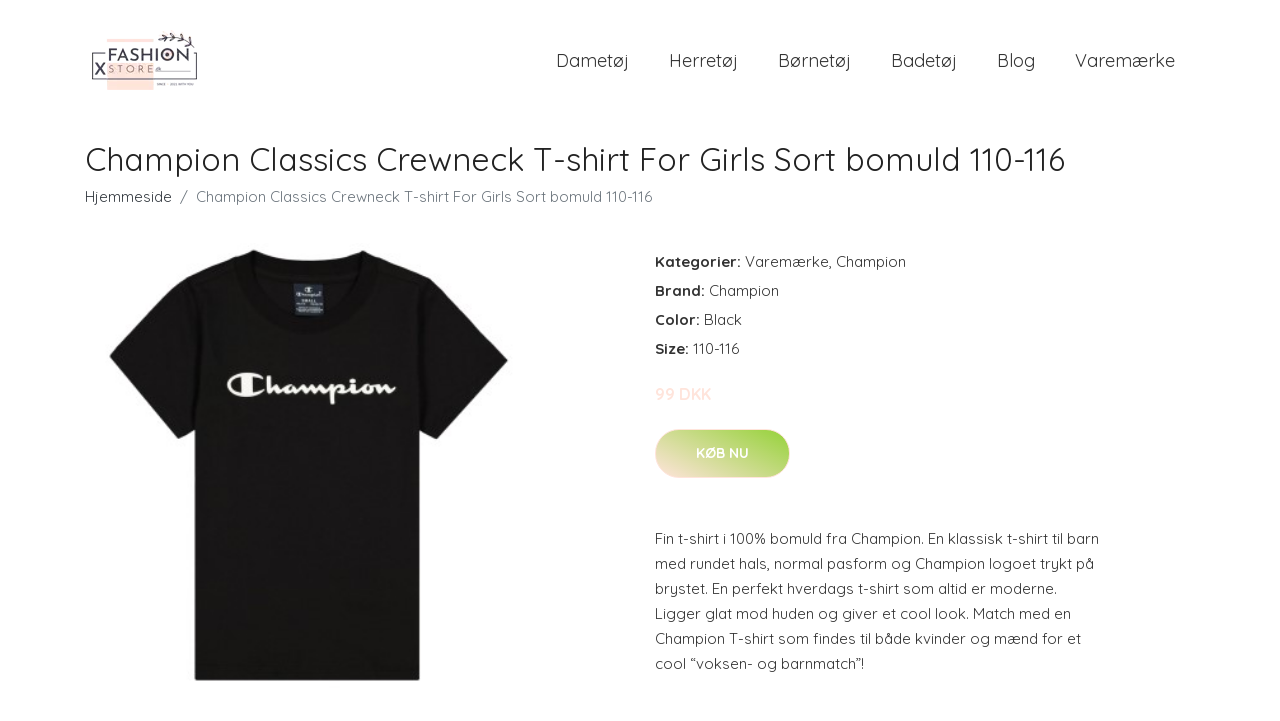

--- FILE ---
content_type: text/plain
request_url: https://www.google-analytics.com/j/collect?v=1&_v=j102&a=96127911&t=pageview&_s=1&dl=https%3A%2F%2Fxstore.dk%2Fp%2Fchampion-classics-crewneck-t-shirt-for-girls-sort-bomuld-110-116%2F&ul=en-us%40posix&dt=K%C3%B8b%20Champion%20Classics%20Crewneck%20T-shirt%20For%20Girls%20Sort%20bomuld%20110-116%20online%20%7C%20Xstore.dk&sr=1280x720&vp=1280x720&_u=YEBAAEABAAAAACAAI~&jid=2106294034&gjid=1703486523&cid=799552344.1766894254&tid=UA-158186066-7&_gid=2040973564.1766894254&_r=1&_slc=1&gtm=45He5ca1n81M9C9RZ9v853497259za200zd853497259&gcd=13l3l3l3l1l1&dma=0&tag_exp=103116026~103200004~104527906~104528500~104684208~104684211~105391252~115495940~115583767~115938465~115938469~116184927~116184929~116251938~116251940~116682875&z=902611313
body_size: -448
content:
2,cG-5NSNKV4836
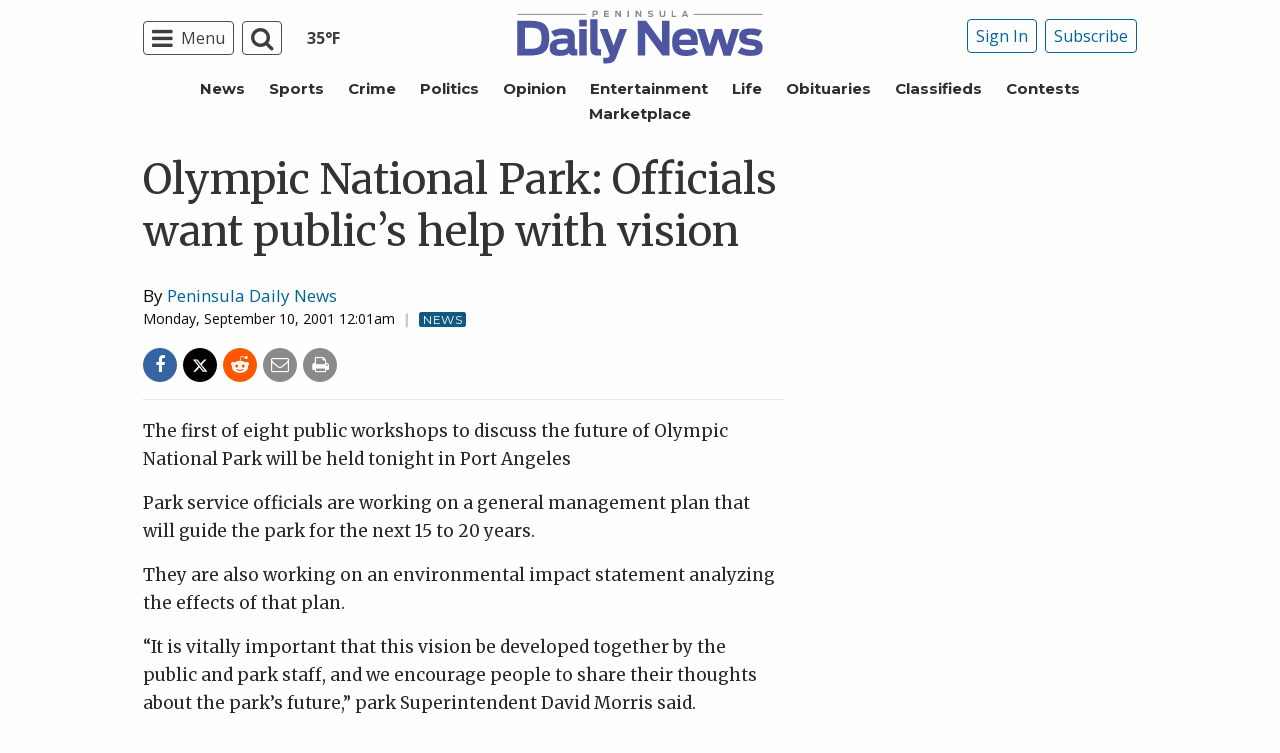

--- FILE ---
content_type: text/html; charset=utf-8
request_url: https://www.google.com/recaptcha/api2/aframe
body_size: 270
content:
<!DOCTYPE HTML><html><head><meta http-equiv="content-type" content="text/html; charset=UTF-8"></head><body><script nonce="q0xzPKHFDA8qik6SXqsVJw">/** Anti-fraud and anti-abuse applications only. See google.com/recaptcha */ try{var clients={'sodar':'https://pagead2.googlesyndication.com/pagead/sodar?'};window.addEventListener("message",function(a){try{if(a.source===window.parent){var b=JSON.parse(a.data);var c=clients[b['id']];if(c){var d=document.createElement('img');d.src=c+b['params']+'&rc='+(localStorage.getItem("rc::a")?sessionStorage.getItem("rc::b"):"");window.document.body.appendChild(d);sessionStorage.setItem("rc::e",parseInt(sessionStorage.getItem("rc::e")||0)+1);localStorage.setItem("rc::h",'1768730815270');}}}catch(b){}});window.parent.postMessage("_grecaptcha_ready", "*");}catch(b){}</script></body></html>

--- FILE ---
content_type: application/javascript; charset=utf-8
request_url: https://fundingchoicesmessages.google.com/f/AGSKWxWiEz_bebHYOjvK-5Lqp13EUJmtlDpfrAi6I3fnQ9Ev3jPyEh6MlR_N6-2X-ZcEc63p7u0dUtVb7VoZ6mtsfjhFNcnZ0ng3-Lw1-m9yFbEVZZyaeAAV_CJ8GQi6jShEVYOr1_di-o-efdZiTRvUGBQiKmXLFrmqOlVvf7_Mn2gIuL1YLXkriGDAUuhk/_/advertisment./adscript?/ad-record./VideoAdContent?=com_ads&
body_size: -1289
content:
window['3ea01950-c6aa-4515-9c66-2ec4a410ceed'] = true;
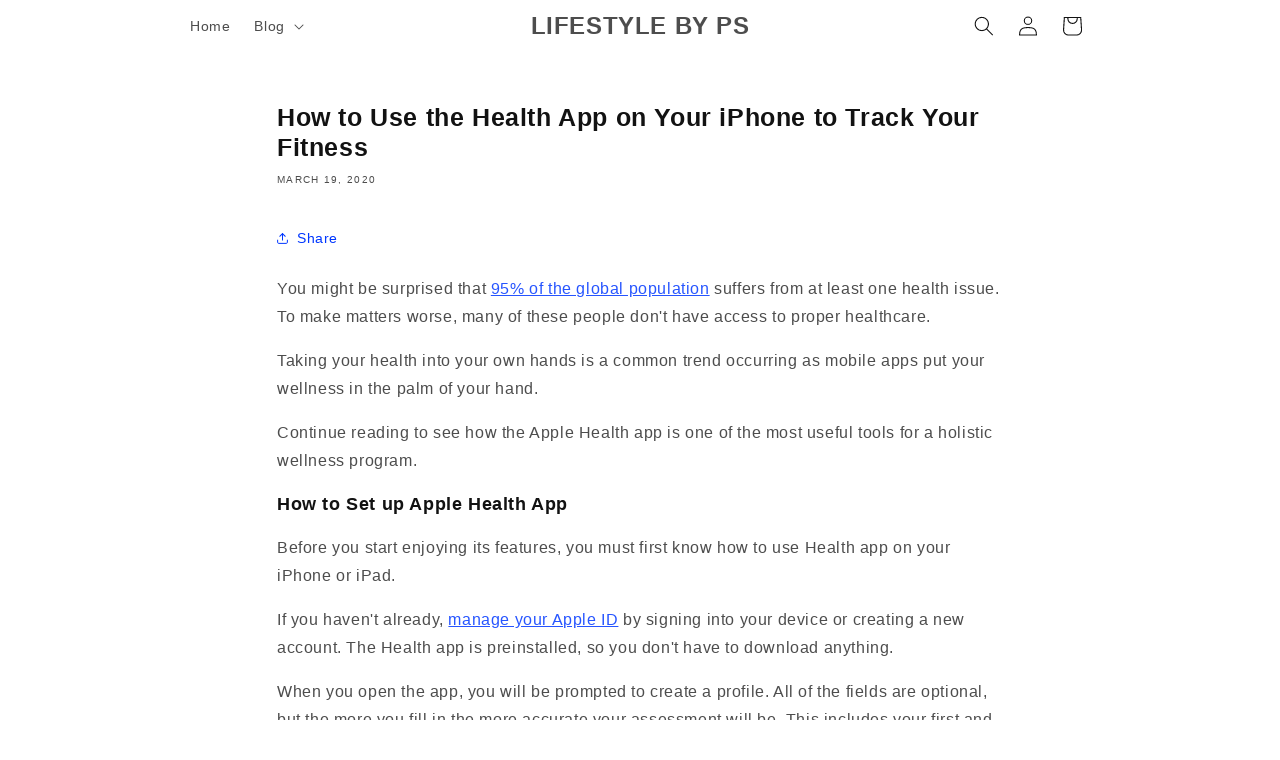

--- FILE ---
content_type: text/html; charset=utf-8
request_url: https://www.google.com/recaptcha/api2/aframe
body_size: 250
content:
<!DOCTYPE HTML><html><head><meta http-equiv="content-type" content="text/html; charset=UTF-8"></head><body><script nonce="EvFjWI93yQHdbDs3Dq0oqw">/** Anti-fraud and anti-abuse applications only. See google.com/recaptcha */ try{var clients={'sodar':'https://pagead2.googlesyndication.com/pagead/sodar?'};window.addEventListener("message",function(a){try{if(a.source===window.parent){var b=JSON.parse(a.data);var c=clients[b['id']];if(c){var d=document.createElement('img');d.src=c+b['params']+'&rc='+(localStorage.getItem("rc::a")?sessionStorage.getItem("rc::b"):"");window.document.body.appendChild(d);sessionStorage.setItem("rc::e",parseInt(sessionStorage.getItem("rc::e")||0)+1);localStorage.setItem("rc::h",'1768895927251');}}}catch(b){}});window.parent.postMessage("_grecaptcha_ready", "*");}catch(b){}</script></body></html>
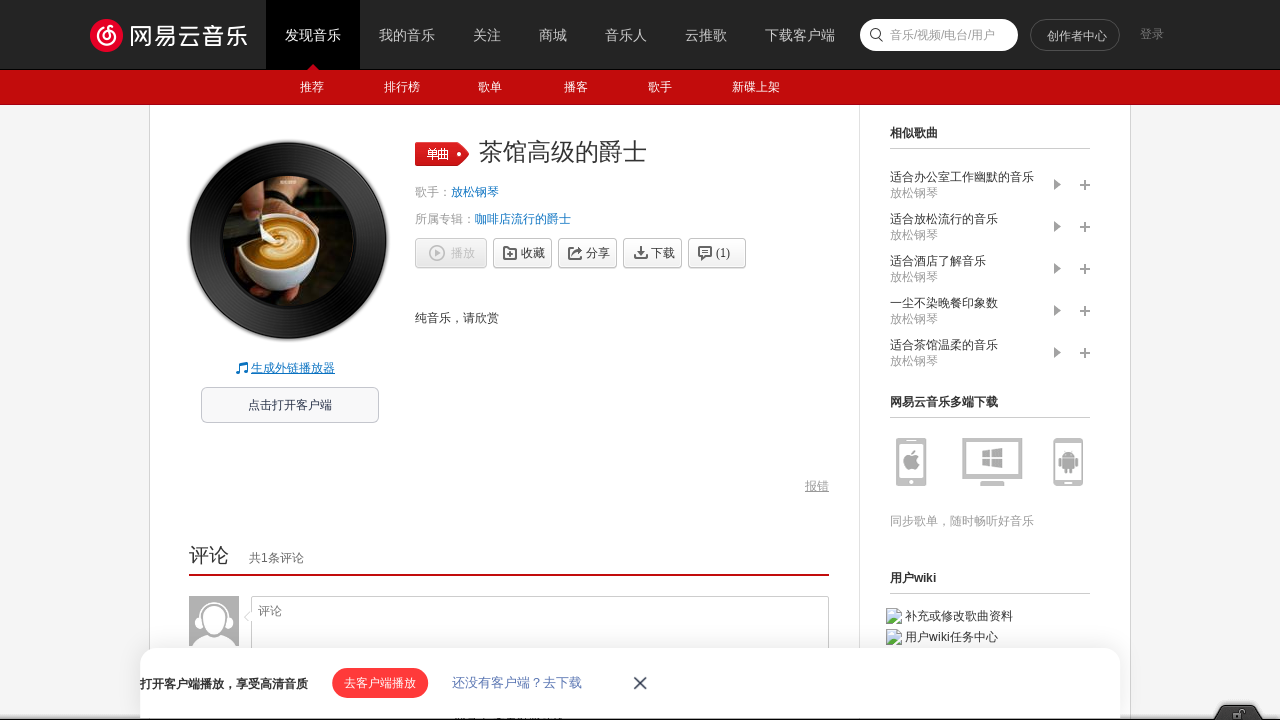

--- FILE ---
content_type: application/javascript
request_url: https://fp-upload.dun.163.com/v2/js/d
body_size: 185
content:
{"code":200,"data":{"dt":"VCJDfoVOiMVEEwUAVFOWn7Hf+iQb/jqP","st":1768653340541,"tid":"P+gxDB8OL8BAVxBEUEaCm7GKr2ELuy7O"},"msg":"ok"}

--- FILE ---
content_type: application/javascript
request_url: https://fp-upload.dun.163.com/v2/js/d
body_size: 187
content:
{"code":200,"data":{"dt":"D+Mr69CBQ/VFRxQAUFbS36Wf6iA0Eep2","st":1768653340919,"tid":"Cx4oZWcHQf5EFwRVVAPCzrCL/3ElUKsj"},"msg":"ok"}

----

■ Exercise prompt ■
Print the entries above exactly, leaving pictures out.

■ Task result ■
--- FILE ---
content_type: text/plain
request_url: https://www.google-analytics.com/j/collect?v=1&_v=j102&a=96127911&t=pageview&_s=1&dl=https%3A%2F%2Fxstore.dk%2Fp%2Fchampion-classics-crewneck-t-shirt-for-girls-sort-bomuld-110-116%2F&ul=en-us%40posix&dt=K%C3%B8b%20Champion%20Classics%20Crewneck%20T-shirt%20For%20Girls%20Sort%20bomuld%20110-116%20online%20%7C%20Xstore.dk&sr=1280x720&vp=1280x720&_u=YEBAAEABAAAAACAAI~&jid=2106294034&gjid=1703486523&cid=799552344.1766894254&tid=UA-158186066-7&_gid=2040973564.1766894254&_r=1&_slc=1&gtm=45He5ca1n81M9C9RZ9v853497259za200zd853497259&gcd=13l3l3l3l1l1&dma=0&tag_exp=103116026~103200004~104527906~104528500~104684208~104684211~105391252~115495940~115583767~115938465~115938469~116184927~116184929~116251938~116251940~116682875&z=902611313
body_size: -448
content:
2,cG-5NSNKV4836

--- FILE ---
content_type: text/html; charset=utf-8
request_url: https://www.google.com/recaptcha/api2/aframe
body_size: 270
content:
<!DOCTYPE HTML><html><head><meta http-equiv="content-type" content="text/html; charset=UTF-8"></head><body><script nonce="q0xzPKHFDA8qik6SXqsVJw">/** Anti-fraud and anti-abuse applications only. See google.com/recaptcha */ try{var clients={'sodar':'https://pagead2.googlesyndication.com/pagead/sodar?'};window.addEventListener("message",function(a){try{if(a.source===window.parent){var b=JSON.parse(a.data);var c=clients[b['id']];if(c){var d=document.createElement('img');d.src=c+b['params']+'&rc='+(localStorage.getItem("rc::a")?sessionStorage.getItem("rc::b"):"");window.document.body.appendChild(d);sessionStorage.setItem("rc::e",parseInt(sessionStorage.getItem("rc::e")||0)+1);localStorage.setItem("rc::h",'1768730815270');}}}catch(b){}});window.parent.postMessage("_grecaptcha_ready", "*");}catch(b){}</script></body></html>

--- FILE ---
content_type: application/javascript; charset=utf-8
request_url: https://fundingchoicesmessages.google.com/f/AGSKWxWiEz_bebHYOjvK-5Lqp13EUJmtlDpfrAi6I3fnQ9Ev3jPyEh6MlR_N6-2X-ZcEc63p7u0dUtVb7VoZ6mtsfjhFNcnZ0ng3-Lw1-m9yFbEVZZyaeAAV_CJ8GQi6jShEVYOr1_di-o-efdZiTRvUGBQiKmXLFrmqOlVvf7_Mn2gIuL1YLXkriGDAUuhk/_/advertisment./adscript?/ad-record./VideoAdContent?=com_ads&
body_size: -1289
content:
window['3ea01950-c6aa-4515-9c66-2ec4a410ceed'] = true;

--- FILE ---
content_type: text/html; charset=utf-8
request_url: https://www.google.com/recaptcha/api2/aframe
body_size: 250
content:
<!DOCTYPE HTML><html><head><meta http-equiv="content-type" content="text/html; charset=UTF-8"></head><body><script nonce="EvFjWI93yQHdbDs3Dq0oqw">/** Anti-fraud and anti-abuse applications only. See google.com/recaptcha */ try{var clients={'sodar':'https://pagead2.googlesyndication.com/pagead/sodar?'};window.addEventListener("message",function(a){try{if(a.source===window.parent){var b=JSON.parse(a.data);var c=clients[b['id']];if(c){var d=document.createElement('img');d.src=c+b['params']+'&rc='+(localStorage.getItem("rc::a")?sessionStorage.getItem("rc::b"):"");window.document.body.appendChild(d);sessionStorage.setItem("rc::e",parseInt(sessionStorage.getItem("rc::e")||0)+1);localStorage.setItem("rc::h",'1768895927251');}}}catch(b){}});window.parent.postMessage("_grecaptcha_ready", "*");}catch(b){}</script></body></html>

--- FILE ---
content_type: application/javascript
request_url: https://fp-upload.dun.163.com/v2/js/d
body_size: 185
content:
{"code":200,"data":{"dt":"VCJDfoVOiMVEEwUAVFOWn7Hf+iQb/jqP","st":1768653340541,"tid":"P+gxDB8OL8BAVxBEUEaCm7GKr2ELuy7O"},"msg":"ok"}

--- FILE ---
content_type: application/javascript
request_url: https://fp-upload.dun.163.com/v2/js/d
body_size: 187
content:
{"code":200,"data":{"dt":"D+Mr69CBQ/VFRxQAUFbS36Wf6iA0Eep2","st":1768653340919,"tid":"Cx4oZWcHQf5EFwRVVAPCzrCL/3ElUKsj"},"msg":"ok"}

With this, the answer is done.